**GIVEN REQUEST 1:**
Summarize the passage on closing arguments in US v. Google in two sentences.
# Start of PASSAGE
Closing Arguments, November 25: Once, Twice, Three Times a Monopolist
November 25, 2024
Today we headed back to EDVA to hear closing arguments in #USvGoogle.
DOJ Closing: Aaron Teitelbaum
The DOJ’s Aaron Teitelbaum kicked off the day, reminding the Court of how Google rigged the rules, restricted customer choice, and undermined competition, with a veiled reference to The Commodores: “Google is once, twice, three times a monopolist.”
Before diving into the substance of the Government’s closing, he explains that all evidence is not created equal, reminding the Court that while DOJ brought a variety of fact witnesses and experts, Google only brought one live witness that wasn’t on Google’s payroll or in receipt of grant money from Google.
Judge Brinkema asks why DOJ didn’t call advertisers, and Teitelbaum explains that as we heard from the Census Bureau, advertisers themselves typically do not use Google’s tools - they have agencies that use these tools on their behalf, and DOJ called several agency witnesses (Lowcock, Lambert, Friedman).
He explains that Google conflates different types of competition in its arguments. There’s competition between firms in a sector, within a single auction, and between products in a particular antitrust market. Only the latter is relevant, despite Google’s sleights of hand. He references FTC v. Staples to underscore the point that just because a firm is deemed a competitor generally, it doesn’t necessarily mean it’s part of the relevant product market.
Market definition, he explains, is a pragmatic exercise, looking at an arena within which significant substitution occurs. Within a broad market, well-defined submarkets may exist, he explains, citing US v. Bertelsmann. In this case, he reminds the Court of the ample evidence demonstrating that TikTok and Meta can’t be used to buy/sell open web display ads, and an ad server is not a substitute for an ad exchange, pointing out that this was acknowledged by Google’s own employees, Stewart and Mohan. He explains that the DOJ’s argument is not at odds with Ohio v. Amex - that DOJ agrees the ad exchange is two-sided, but is in a different market than the ad network and ad server, which serve different customers. He references how despite plenty of evidence from fact witnesses and Google’s own documents showing that open web display is seen as distinct, Google’s “zombie” argument that it is interchangeable with apps, social, etc. keeps “shuffling along.” Similarly, he reminds the Court that direct-sold is not a substitute, contrary to Google expert, Dr. Israel’s suggestion that Publishers might just “work harder.” Julia Tarver Wood in DOJ’s rebuttal further underscores the arrogance of this argument, likening it to saying “let them eat cake.” If it’s all one single two-sided market, Teitelbaum posits, why did Mohan refer to a 3-pillar strategy? Open web publishers must use an ad server, and TikTok/Meta simply do not offer this service to publishers. He calls back to the stoves/microwaves comparison from trial: just because many households own both, it doesn’t make them substitutes. Indeed, it supports an argument that these are complements, not substitutes.
He calls out inconsistencies in Google’s revised FOFs where the exhibits cited don’t line up to the assertions that Google suggests they support. For example, Google cites to a statement that the market was “hyper-competitive” with Dynamic Allocation, when in context, this statement was relative to the waterfall, not to real-time competition.
# End of PASSAGE
# Start of THE RECORDS
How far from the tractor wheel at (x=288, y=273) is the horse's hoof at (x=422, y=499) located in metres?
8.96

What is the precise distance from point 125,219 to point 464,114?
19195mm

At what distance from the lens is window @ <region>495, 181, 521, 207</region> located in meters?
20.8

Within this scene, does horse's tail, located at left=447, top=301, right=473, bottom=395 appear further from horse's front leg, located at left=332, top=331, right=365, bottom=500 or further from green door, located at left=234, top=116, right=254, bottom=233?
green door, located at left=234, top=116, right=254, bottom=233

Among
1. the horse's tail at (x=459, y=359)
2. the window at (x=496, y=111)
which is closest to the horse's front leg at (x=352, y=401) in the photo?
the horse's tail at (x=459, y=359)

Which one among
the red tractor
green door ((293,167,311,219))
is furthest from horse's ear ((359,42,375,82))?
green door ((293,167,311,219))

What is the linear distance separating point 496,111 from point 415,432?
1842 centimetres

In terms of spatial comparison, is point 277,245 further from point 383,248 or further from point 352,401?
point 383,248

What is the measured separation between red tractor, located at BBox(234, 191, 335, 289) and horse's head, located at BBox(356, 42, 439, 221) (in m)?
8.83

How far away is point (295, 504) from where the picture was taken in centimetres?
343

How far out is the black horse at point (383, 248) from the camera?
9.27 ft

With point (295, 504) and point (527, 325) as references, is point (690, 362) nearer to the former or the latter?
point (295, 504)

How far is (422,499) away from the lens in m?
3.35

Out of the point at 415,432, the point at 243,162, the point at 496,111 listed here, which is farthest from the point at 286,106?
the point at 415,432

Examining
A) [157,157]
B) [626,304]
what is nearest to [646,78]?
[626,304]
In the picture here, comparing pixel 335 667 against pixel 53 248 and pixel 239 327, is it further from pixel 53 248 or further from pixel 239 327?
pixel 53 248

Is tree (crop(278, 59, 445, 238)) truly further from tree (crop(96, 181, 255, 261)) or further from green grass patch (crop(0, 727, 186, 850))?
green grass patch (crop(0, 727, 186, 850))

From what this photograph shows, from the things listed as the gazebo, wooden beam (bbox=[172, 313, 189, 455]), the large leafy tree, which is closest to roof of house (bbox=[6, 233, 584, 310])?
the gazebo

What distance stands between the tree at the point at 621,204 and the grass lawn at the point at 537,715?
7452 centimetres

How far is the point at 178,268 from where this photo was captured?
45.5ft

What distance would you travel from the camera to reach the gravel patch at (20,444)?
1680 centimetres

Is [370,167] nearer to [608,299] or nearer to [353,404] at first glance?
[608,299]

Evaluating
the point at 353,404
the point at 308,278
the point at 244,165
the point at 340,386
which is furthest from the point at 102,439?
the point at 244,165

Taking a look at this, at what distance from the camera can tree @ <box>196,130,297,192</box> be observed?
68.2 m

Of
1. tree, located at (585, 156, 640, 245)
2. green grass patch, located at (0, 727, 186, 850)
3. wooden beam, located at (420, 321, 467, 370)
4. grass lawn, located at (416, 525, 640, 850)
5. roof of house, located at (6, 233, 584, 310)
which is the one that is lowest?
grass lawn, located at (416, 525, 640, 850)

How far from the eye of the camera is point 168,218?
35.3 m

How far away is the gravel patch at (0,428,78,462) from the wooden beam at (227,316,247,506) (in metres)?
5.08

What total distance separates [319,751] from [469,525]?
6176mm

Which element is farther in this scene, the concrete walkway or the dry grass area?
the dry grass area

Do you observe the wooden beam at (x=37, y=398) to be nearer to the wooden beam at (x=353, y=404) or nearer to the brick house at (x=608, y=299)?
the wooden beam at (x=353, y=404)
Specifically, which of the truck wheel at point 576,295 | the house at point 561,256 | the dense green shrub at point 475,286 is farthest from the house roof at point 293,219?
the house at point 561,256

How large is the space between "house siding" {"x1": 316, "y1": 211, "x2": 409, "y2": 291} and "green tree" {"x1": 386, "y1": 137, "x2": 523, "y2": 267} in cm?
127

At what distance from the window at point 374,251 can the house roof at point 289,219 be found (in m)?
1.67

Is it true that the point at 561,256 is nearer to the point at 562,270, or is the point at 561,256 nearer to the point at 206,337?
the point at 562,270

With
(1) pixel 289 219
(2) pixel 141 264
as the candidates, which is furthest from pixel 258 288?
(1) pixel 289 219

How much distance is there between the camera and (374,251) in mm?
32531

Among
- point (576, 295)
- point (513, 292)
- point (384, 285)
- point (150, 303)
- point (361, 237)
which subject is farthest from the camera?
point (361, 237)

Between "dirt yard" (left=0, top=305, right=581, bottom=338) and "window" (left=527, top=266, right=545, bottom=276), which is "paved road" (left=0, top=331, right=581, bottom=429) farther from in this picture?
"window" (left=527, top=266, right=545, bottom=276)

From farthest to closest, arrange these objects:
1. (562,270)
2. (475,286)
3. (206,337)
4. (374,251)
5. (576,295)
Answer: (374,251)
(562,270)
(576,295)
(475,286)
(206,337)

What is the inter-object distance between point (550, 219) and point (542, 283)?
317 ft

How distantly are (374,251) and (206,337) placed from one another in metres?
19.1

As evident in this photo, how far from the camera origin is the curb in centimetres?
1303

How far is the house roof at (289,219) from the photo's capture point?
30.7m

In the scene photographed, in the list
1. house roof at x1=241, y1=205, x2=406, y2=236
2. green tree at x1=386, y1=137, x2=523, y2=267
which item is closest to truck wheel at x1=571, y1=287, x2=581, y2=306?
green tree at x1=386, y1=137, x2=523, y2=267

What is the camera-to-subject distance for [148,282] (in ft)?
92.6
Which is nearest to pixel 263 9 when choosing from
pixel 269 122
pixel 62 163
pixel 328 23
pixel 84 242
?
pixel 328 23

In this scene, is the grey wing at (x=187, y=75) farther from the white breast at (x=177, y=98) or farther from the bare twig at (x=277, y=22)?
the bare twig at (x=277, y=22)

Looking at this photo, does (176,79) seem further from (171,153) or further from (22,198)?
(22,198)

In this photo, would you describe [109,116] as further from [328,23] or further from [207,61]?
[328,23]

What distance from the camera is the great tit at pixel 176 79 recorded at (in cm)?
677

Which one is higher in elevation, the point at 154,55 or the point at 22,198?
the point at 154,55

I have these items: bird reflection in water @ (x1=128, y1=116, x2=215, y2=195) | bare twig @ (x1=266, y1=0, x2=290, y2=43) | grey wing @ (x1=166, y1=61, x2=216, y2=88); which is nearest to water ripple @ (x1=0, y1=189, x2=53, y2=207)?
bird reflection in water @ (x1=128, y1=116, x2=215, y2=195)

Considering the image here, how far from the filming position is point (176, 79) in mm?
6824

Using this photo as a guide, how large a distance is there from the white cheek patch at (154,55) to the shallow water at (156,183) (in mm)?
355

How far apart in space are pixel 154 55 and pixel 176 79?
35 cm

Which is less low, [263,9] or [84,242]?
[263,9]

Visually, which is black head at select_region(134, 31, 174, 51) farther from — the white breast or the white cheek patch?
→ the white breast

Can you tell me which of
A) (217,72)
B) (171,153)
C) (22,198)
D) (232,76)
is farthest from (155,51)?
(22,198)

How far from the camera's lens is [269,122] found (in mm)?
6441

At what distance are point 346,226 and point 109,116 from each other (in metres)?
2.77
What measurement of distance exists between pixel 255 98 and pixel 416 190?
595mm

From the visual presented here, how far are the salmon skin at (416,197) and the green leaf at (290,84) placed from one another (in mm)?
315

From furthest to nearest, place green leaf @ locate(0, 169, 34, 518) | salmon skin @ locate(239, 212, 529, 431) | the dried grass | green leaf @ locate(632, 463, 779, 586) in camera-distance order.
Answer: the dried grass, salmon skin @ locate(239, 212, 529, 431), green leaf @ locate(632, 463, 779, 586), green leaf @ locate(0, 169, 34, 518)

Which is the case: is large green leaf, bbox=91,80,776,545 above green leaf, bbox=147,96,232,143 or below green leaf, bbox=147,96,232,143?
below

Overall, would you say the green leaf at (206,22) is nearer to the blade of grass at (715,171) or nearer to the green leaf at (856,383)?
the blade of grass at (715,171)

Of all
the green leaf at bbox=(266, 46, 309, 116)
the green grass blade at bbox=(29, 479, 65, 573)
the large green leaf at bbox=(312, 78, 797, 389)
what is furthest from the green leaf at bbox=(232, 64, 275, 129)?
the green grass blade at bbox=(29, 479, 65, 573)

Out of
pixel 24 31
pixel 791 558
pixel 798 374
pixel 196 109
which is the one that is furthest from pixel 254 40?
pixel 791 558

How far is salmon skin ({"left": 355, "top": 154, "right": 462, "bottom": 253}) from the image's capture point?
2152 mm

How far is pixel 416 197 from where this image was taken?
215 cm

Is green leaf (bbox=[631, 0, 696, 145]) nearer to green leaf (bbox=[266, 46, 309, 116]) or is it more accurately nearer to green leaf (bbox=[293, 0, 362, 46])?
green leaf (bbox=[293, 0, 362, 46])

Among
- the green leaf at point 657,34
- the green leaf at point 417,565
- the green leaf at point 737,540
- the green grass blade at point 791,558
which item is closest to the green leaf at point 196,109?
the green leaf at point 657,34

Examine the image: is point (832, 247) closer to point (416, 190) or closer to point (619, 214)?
# End of THE RECORDS
**GIVEN REQUEST 2:**
Report each line of the listing that contains the string "found".

**WRITTEN RESPONSE 1:**
At closing arguments, the DOJ's Aaron Teitelbaum told the Court that Google rigged the rules, restricted customer choice, and undermined competition, calling it "once, twice, three times a monopolist." He argued that open web display advertising forms its own market, where TikTok, Meta, and direct-sold ads are not substitutes and an ad server is not a substitute for an ad exchange, and he identified inconsistencies in Google's revised FOFs.

**WRITTEN RESPONSE 2:**
At what distance from the window at point 374,251 can the house roof at point 289,219 be found (in m)?
How far from the camera's lens is [269,122] found (in mm)?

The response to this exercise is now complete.